The Army’s spiritual bellicosity was evoked in another comment by the War Cry:

The lecture is a double-barreled weapon, which captivates both sense of sight and enchains the mind, while indelible impressions are made upon it. (MWC 22/9/00 )

THE DISSOLVE

The Army’s slides, like all slides of the period, were propelled forward by the retinal frisson of the dissolve, as one image appeared to materialize itself within the very optical substance of the image it was replacing.  The rhetoric of the Army frequently equates the light of the lantern with the light of salvation, and the magical transformation of the dissolve with the transformative power of Jesus.

INNOVATION

The Army’s main innovation was to use lantern slides to describe tight time-based actions, rather than expository narrative elements or iterative strophic elements. This I think is globally significant at the time.

The Army’s second innovation was to scale up the traditional lantern lecture into a complete evening’s production, and to give it a thematic unity. As the War Cry reported:

Although the audience was taken through a great variety of scene and incident, the intervals were cleverly bridged or, to change the metaphor, the stories, instead of being scattered gems were strung on an elocutionary necklace and, in their semblance or contrast made into a beautiful and complete circlet. (MWC 29/09/00 p8)

A third innovation was to work the kinematograph into the slides more closely. In Booth’s words:

I saw at a glance that living pictures, worked in conjunction with life-model slides, would provide a combination unfailing in its power of connecting narrative.’ (Citation)

THRILLS

These three innovations were all in search of thrills — Army thrills to compete with all of the other thrills young people, particularly young men, had to divert them in 1900. In its pre-publicity for Soldiers of the Cross, the War Cry described it as a ‘new sensation’. It was the power of the thrill which led Booth to chose as his subject the martyrdom of the early Christians, because the bloody and violent martyrdoms provided opportunity for spectacle and action. If the thrill was one key concept, the other was realistic action. The intention was to create a retinal connection between the audience and the Christian martyrs. The ultimate objective was for people, particularly men, to pledge their souls to Christ and their lives to the Army at the end of the lecture. Realism was one conduit of empathy, the other was the contemporary travel shots of the Holy Land and the copies of the great and familiar paintings which introduced each chapter.

As the War Cry predicted before opening night:

The thrilling scenes in the arena, the cruel tests, the thrilling presentiments of Christians under torture, the sustaining power of the presence of the invisible Christ should bring forth all that is best in the nature of the observers, while the graphic and eloquent word-pictures of our leader should tinge with colour, as with the hands of an artist in studies of human nature, these pictures, which all but speak their own story. May God’s spirit be poured upon lecturer, operator and audience alike!’ (MWC 15/9/00) p8)

* _DIRECTION A_:
Gather every line of the entries that contains the string "boot".
The passage on the Army's lantern lectures and the entries come from separate, unrelated sources.

* _EXERCISE INPUT_:

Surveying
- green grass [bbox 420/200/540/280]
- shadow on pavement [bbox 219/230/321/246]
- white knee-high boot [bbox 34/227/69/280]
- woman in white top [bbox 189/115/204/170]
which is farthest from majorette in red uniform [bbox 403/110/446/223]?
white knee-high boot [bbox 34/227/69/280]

* _DIRECTION B_:
Return the portion of the passage on the Army's lantern lectures from "The Army’s spiritual" up to and including "(MWC 22/9/00 )", copied word for word.

* _EXERCISE OUTPUT A_:
- white knee-high boot [bbox 34/227/69/280]
white knee-high boot [bbox 34/227/69/280]

* _EXERCISE OUTPUT B_:
The Army’s spiritual bellicosity was evoked in another comment by the War Cry:

The lecture is a double-barreled weapon, which captivates both sense of sight and enchains the mind, while indelible impressions are made upon it. (MWC 22/9/00 )